▶ [Written problem 1] In the snowblower sale thread, how wide is the Normand snowblower?
▶ [Written problem 2] Write the next part of the snowblower sale thread, picking up after its last post.

# '11 Normand Inverted Snowblower N92-260



## MRHORSEPOWER1 (Dec 10, 2008)

For sale: '11 Normand N92-260 Inverted Snowblower

92" wide with Fargo Snow custom build back blade.

Brand new impeller fan for it (Paid $700)

Awesome for Driveway Snowblowing Service

$4900...Priced low for a quick sale (Paid almost $11,000 NEW)

Serious buyer please.

Email me if interested! Thank you!!


----------



## Mark Oomkes (Dec 10, 2000)

Hmmm, that's a great price for a backup unit that I should have.


----------



## Broncslefty7 (Jul 14, 2014)

now now mark, you still owe me money for that truck im holding for you....


----------



## 4x4Farmer (Sep 22, 2006)

Mark Oomkes said:


> Hmmm, that's a great price for a backup unit that I should have.


Looks like another trip to Fargo for you...i can check my shed and see if I have any more hot deals for you too!


----------



## DeVries (Nov 27, 2007)

Wow, what a steal, too bad I'm not closer it be gone.


----------



## MRHORSEPOWER1 (Dec 10, 2008)

$4500......



Mark Oomkes said:


> Hmmm, that's a great price for a backup unit that I should have.


----------



## leolkfrm (Mar 11, 2010)

so what happened to the old impeller? should last more than 6 years


----------



## MRHORSEPOWER1 (Dec 10, 2008)

One of the blade on impeller is bent from stupid rock few years ago. Been snowblowing like that just fine every year, no issues at all. I bought new impeller 3-4 years ago for it but didn't replace it yet. I sold my tractor few months ago that I run with this blower. So now, it's just sitting and need to go. We've had below average snow falls for the last 3-4 straight years.

▶ [Given material]
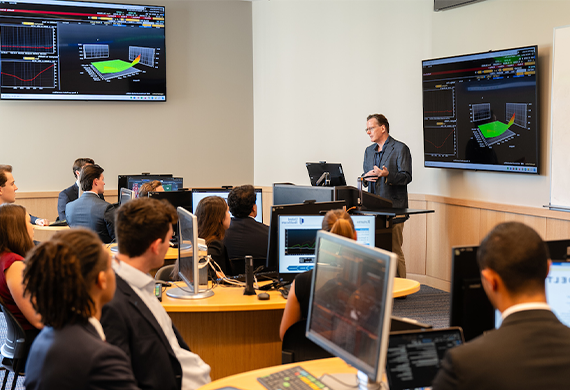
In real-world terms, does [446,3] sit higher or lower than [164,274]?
higher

▶ [Reply 1] It is 92 inches wide.

▶ [Reply 2]
leolkfrm said:


> so what happened to the old impeller? should last more than 6 years


----------



## Mark Oomkes (Dec 10, 2000)

Hmmmm


----------



## MRHORSEPOWER1 (Dec 10, 2008)

It's sitting there waiting for you....lol



Mark Oomkes said:


> Hmmmm


----------



## mr.lawn works (Sep 16, 2010)

What is required HP rating to operate this unit & weight of machine?


----------



## MRHORSEPOWER1 (Dec 10, 2008)

mr.lawn works said:


> What is required HP rating to operate this unit & weight of machine?


Hi, I recommend minimum of 65 pto hp to run this blower. Utility ag tractor works best for this machine. I use JD 6320 (100 hp, 80 pto hp) to run this blower. Works great.

Thanks,
Paul


----------



## Mark Oomkes (Dec 10, 2000)

Please check your PMs.


----------



## Mark Oomkes (Dec 10, 2000)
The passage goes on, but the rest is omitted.